How long will it take Italy to wean itself off Russian gas?

Italy's government has repeatedly said it plans to end its dependence on Russia for gas supplies following the invasion of Ukraine. But as the timeline keeps changing, when and how could this happen?

How long will it take Italy to wean itself off Russian gas?

Italy is heavily dependent on Russian gas, but has been seeking new sources since Moscow’s invasion of Ukraine as part of an effort to end this reliance in the coming years.

But it remains unclear whether Italy can really end its dependence on Russia for its gas supply – or when this might be feasible.

READ ALSO: What does Italy’s Algerian gas deal mean for energy supplies?

The government has been seeking new sources since Moscow’s invasion of Ukraine, including with a recent deal to boost supplies from Algeria.

Prime Minister Mario Draghi said last week the country could be independent of Russian gas by the second half of 2024 – the latest in a series of changing estimates.

“Government estimates indicate that we can make ourselves independent from Russian gas in the second half of 2024,” Draghi told the Senate, while adding that the “first effects” of this plan would be felt by the end of this year.

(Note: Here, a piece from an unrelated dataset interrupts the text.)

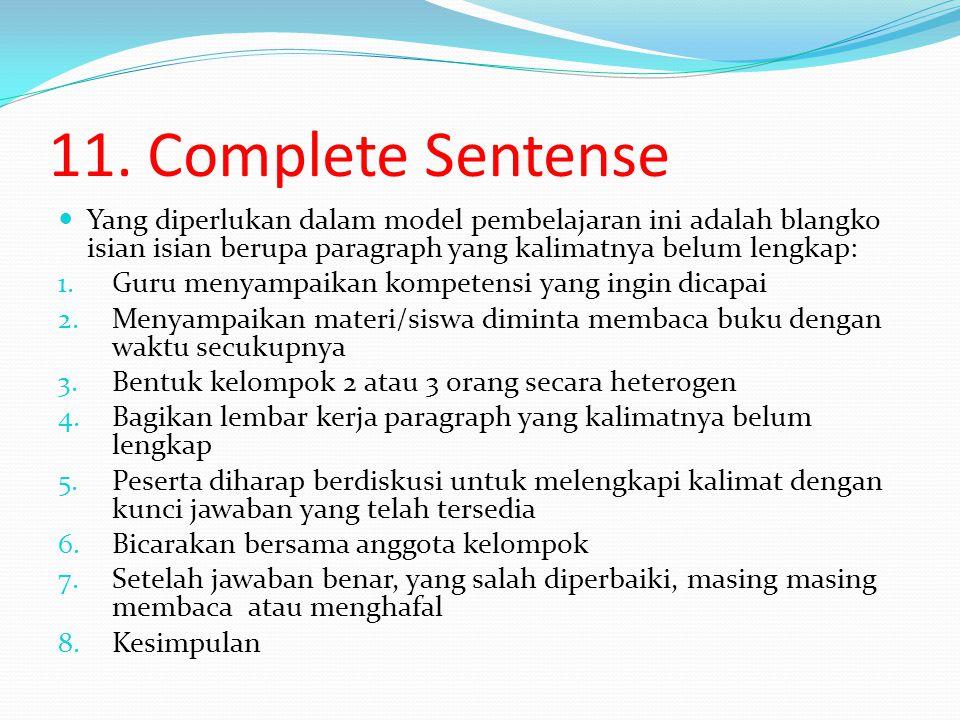 11. Complete Sentense Yang diperlukan dalam model pembelajaran ini adalah blangko isian isian berupa paragraph yang kalimatnya belum lengkap: 1. Guru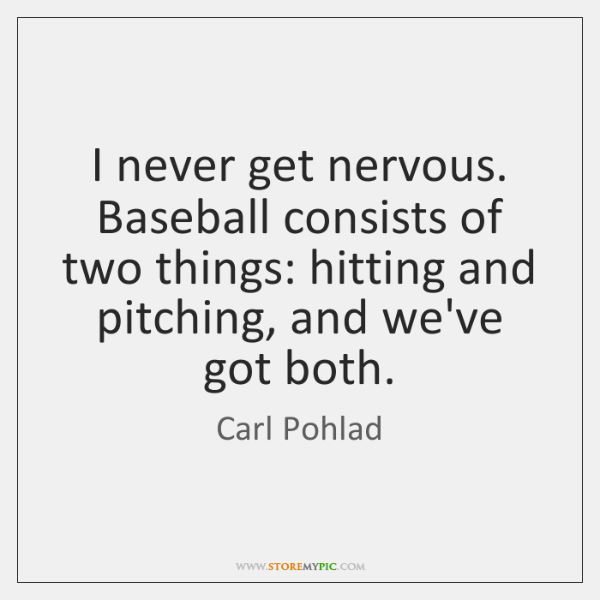 I never get nervous. Baseball consists of two things: hitting and pitching, ...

He said his government was also seeking to boost its production of renewable energy, including by “destroying bureaucratic barriers” to investment, saying it was the “only way” to free Italy from having to import fossil fuels.

Explained: Why and how Italy will pay for Russian gas in rubles

In April, Italy‘s Ecological Transition Minister Roberto Cingolani estimated the country would no longer need Russian gas within 18 months, following an earlier prediction that it could take until 2025.

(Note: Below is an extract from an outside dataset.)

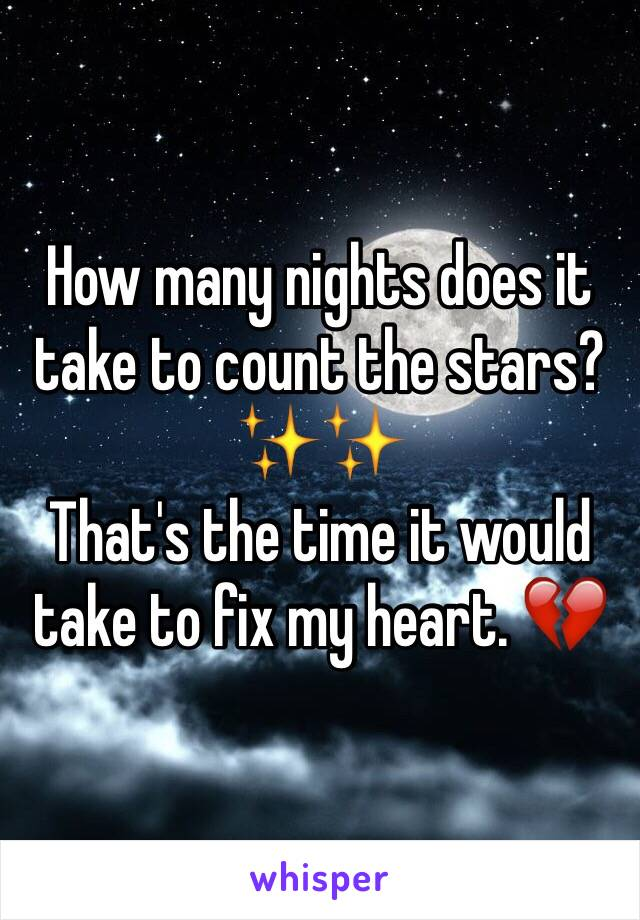 How many nights does it take to count the stars? ✨✨ That's the time it would take to fix my heart. 💔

Italy is one of Europe’s biggest users and importers of natural gas, importing 90 percent of its gas supply with 45 percent of that coming from Russia – up from 27 percent ten years ago.

Italy now imports 29 billion cubic metres of Russian gas a year, which Cingolani said in March “must be replaced” – but he didn’t specify with what.

Analysts have said there are “a lot of questions” about how helpful Italy’s gas deal with Algeria will be.

Despite its vast natural gas reserves, Algeria is already exporting at close to full capacity.

Draghi repeated his strong support for EU sanctions on Moscow last week, including a proposed ban on imports of Russian oil, although this is currently being blocked by Hungary.

“We must continue to keep up the pressure on Russia through sanctions, because we must bring Moscow to the negotiating table,” he said.

But for now, Italian energy giant Eni says it plans to pay for Russian gas supplies in rubles, meeting a demand from Vladimir Putin.

It was not immediately clear whether the plan would fall foul of European Union sanctions, although Eni said it was “not incompatible”.

The company said its decision to open the accounts was “taken in compliance with the current international sanctions framework” and that Italian authorities had been informed.